15. Pour retenir l'existence d'un trouble manifestement illicite du fait de la résiliation unilatérale notifiée par la société Gymness-801 et M. [W], l'arrêt écarte toute urgence justifiant une résiliation sans mise en demeure préalable. Il retient que si les dates de fin des deux contrats portant sur les établissements de [Localité 4] et [Localité 3] étaient liées en vertu de l'article 2-6 du contrat d'[Localité 3], cet alignement devait se faire sur l'échéance finale du dernier contrat de licence conclu. Il déduit de ces stipulations claires et précises que le contrat de licence du club de [Localité 4] devait expirer le 31 juillet 2025, en même temps que celui d'[Localité 3] et retient par conséquent qu'aucune urgence n'est constituée par le fait que la fin du contrat d'[Localité 3] devrait être calquée sur celle du contrat de [Localité 4].

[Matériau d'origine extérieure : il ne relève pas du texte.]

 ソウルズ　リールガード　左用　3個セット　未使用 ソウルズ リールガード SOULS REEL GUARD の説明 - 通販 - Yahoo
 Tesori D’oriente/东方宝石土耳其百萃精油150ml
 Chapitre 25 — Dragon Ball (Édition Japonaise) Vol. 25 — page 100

16. En se déterminant ainsi, sans rechercher si, en l'absence d'avenant de prolongation, tel que prévu au même article, le contrat concernant l'établissement de Levallois-Perret n'avait pas été rompu à son terme initial, soit le 31 août 2022, ce que soutenaient la société Gymness-801 et M. [W] sans que la société Fitness Park Development ne le conteste, la cour d'appel n'a pas donné de base légale à sa décision.

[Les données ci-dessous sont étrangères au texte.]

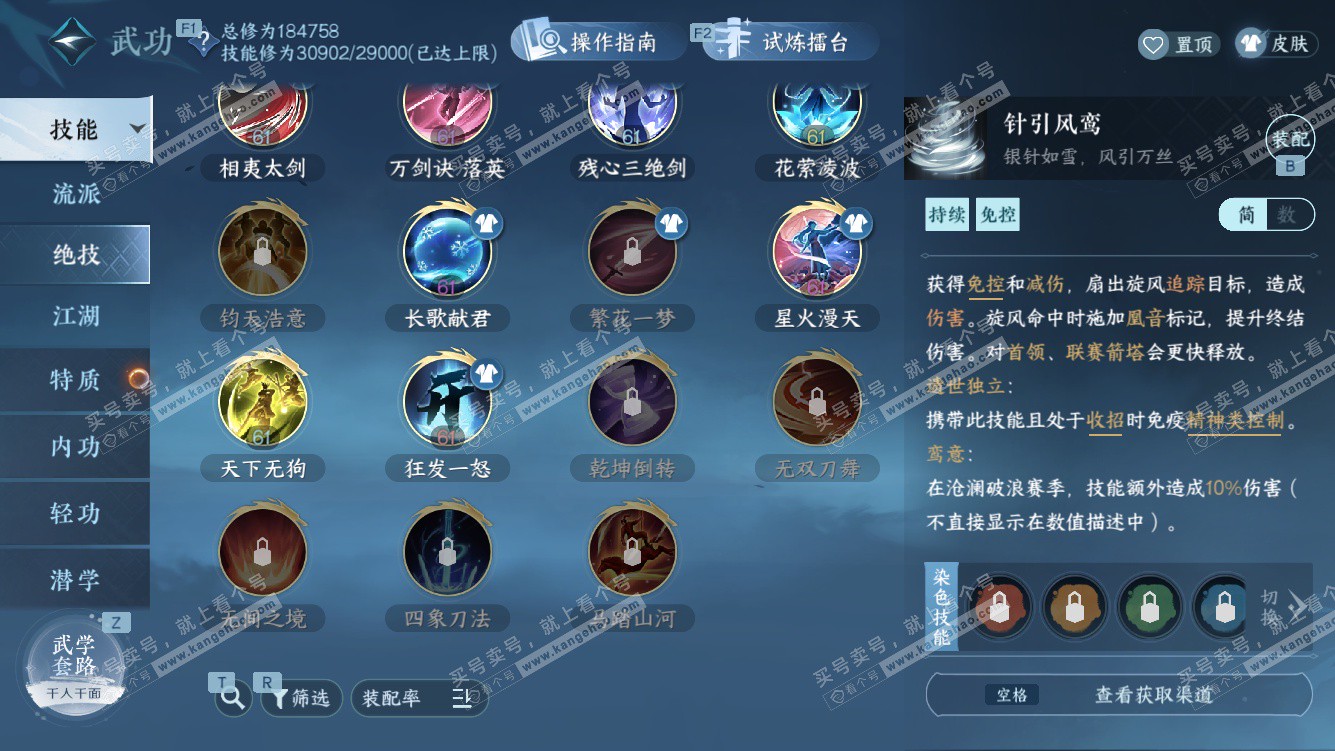 NSH327662逆水寒手游账号详情图38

PAR CES MOTIFS, et sans qu'il y ait lieu de statuer sur les autres griefs, la Cour :
CASSE ET ANNULE, en toutes ses dispositions, l'arrêt rendu le 1er février 2023, entre les parties, par la cour d'appel de Paris ;
Remet l'affaire et les parties dans l'état où elles se trouvaient avant cet arrêt et les renvoie devant la cour d'appel de Paris, autrement composée ;
Condamne la société Fitness Park Development aux dépens ;
En application de l'article 700 du code de procédure civile, rejette la demande formée par la société Fitness Park Development et la condamne à payer à la société Gymness-801 et M. [W] la somme globale de 3 000 euros ;
Dit que sur les diligences du procureur général près la Cour de cassation, le présent arrêt sera transmis pour être transcrit en marge ou à la suite de l'arrêt cassé ;
Ainsi fait et jugé par la Cour de cassation, chambre commerciale, financière et économique, et prononcé par le président en son audience publique du quatre septembre deux mille vingt-quatre.